This weekend, you will probably be enjoying a delicious Thanksgiving feast with your family.
I can’t wait to sit by the fire at my parents house, have a glass of wine and catch up with my family. But let’s be honest, we are MOST excited for the food. Right?! Oh, the delicious Thanksgiving comfort foods that we all love so much. Turkey, stuffing, yams, gravy, roasted veggies, pumpkin pie… my mouth is literally watering as I write this. YUM.
What tends to happen during holidays like this though, is that we enjoy food a little TOO much. You know- when you have to unbutton your pants at the end of your meal and then swear to yourself that you’ll never eat again? We’ve all been there.
Believe it or not, you can still enjoy and savour your favourite foods without feeling like you’re going to burst afterwards, if you can practice some simple mindful eating techniques.
Here’s how (these tips are great for kids too!):
1. Spoil your appetite on purpose:
Even if just a little bit. Take the edge off of your ravenous appetite by having a healthy snack before you head out to your dinner, or as you’re preparing it. You’ll feel more in control when you serve up and while you’re eating. You’ll likely eat slower because you won’t be desperately trying to fill your painfully empty stomach, and because of this, you’ll probably be able to stop yourself when you are comfortably full.

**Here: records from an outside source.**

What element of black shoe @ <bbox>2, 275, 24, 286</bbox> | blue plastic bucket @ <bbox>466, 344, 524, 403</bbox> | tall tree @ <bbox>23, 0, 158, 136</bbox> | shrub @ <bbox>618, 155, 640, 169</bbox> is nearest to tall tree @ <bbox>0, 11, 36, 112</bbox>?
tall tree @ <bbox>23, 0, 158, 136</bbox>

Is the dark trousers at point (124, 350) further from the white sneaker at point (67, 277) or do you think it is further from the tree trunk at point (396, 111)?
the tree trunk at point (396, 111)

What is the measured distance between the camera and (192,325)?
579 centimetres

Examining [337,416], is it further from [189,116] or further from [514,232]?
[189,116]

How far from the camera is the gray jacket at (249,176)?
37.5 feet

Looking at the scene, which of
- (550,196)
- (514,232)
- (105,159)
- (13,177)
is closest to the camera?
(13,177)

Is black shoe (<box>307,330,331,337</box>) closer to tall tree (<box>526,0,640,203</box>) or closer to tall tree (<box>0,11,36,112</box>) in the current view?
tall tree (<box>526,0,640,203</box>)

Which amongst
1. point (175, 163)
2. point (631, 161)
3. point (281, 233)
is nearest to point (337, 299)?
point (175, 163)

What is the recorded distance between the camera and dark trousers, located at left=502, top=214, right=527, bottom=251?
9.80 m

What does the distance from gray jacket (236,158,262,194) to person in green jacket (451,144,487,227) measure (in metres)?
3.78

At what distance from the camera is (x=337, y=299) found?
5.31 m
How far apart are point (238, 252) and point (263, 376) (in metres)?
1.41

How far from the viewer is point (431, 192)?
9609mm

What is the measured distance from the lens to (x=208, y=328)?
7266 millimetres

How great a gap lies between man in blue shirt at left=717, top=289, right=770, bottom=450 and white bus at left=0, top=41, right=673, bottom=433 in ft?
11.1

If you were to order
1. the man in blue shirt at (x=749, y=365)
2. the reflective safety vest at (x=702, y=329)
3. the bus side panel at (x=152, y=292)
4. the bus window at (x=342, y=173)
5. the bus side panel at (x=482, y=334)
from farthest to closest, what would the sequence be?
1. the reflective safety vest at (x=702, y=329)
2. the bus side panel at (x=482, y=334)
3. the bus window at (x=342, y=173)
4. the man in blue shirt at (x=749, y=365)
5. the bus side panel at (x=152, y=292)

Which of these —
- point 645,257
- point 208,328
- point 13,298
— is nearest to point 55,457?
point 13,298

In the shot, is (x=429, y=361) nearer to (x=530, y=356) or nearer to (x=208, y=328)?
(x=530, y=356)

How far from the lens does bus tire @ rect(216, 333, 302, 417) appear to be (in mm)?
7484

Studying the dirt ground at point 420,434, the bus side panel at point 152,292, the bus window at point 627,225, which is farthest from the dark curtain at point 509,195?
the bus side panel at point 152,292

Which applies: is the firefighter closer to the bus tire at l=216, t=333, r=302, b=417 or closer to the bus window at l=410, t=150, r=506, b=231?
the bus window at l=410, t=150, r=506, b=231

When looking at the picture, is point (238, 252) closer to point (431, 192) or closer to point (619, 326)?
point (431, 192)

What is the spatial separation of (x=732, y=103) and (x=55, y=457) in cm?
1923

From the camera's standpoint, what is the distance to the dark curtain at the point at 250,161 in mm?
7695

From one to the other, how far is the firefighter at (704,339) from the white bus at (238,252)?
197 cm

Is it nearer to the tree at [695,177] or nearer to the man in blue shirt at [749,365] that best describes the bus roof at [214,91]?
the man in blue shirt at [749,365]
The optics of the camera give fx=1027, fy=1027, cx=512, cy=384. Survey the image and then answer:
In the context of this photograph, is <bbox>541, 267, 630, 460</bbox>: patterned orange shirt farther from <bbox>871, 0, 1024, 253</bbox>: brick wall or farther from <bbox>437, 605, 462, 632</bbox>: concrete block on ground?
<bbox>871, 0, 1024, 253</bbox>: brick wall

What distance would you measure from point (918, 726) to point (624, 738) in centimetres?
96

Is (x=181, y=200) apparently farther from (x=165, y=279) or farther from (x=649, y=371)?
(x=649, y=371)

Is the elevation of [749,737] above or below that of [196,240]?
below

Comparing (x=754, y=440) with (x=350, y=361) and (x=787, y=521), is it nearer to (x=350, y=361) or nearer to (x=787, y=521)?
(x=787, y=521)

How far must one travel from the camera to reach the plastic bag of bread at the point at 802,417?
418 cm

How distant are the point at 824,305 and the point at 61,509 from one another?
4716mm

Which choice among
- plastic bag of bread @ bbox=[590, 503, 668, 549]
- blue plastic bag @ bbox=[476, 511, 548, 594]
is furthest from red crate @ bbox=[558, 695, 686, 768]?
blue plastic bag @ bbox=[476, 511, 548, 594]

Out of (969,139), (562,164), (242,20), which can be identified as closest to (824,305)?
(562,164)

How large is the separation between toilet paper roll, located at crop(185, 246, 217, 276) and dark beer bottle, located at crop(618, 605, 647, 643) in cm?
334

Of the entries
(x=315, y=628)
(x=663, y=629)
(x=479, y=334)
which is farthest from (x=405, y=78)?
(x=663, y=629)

2. Ditch the “last supper” mentality:
Many of us feel as though “we need to get it in NOW” because we only get the chance to eat these foods two or three times a year. News flash. You can eat these foods at ANY time of the year! Yep- Turkey, stuffing, gravy, potatoes, pumpkin pie- they are all readily available 365 days of the year. If you go into a meal with the mindset that you will be deprived of these foods in the future, you will most certainly overeat.
3. Practice portion control:
Because your eyes are likely bigger than your stomach, it’s important to underestimate how much you’ll eat rather than overestimate. Serve yourself a little bit less than you think you may need and then reevaluate whether you want a second portion when you’re done. Chances are, you’ll decide that you’ve had enough. Because most of us are programmed to eat what is in front of us, this tip serves as a good reminder to tune in to our natural hunger and fullness cues.
4. Don’t fall victim to the see-food syndrome:
One of the biggest triggers for eating is the sight of food. In fact, when you look at delicious food, your brain automatically signals to your pancreas to release insulin- a hormone that triggers hunger. So even if you’re not actually hungry, the sight of food may trick you into eating. To avoid this, take food platters off the table after everyone has served up. That way, you’re not gazing at delicious food for hours on end, and you can make a more mindful decision about whether or not you should eat more.
5. Don’t hesitate to say “no thank you”:
I find that most women are hesitant to say “no thank you” to an extra portion, a side dish, dessert, coffee, tea, etc. because they are afraid that they might offend the host. You are still a gracious guest if you say “no, thank you”. No one will be offended, I promise! If you don’t care for a particular food, it’s ok not to eat it. If you’re feeling comfortably full, it’s ok to turn down another portion. If you don’t really like pumpkin pie or you just don’t feel like having any, it’s ok to say “it looks delicious, but I’m just going to let my dinner settle in” or something along those lines. You, and only you, get to make the decisions about what and how much food you eat.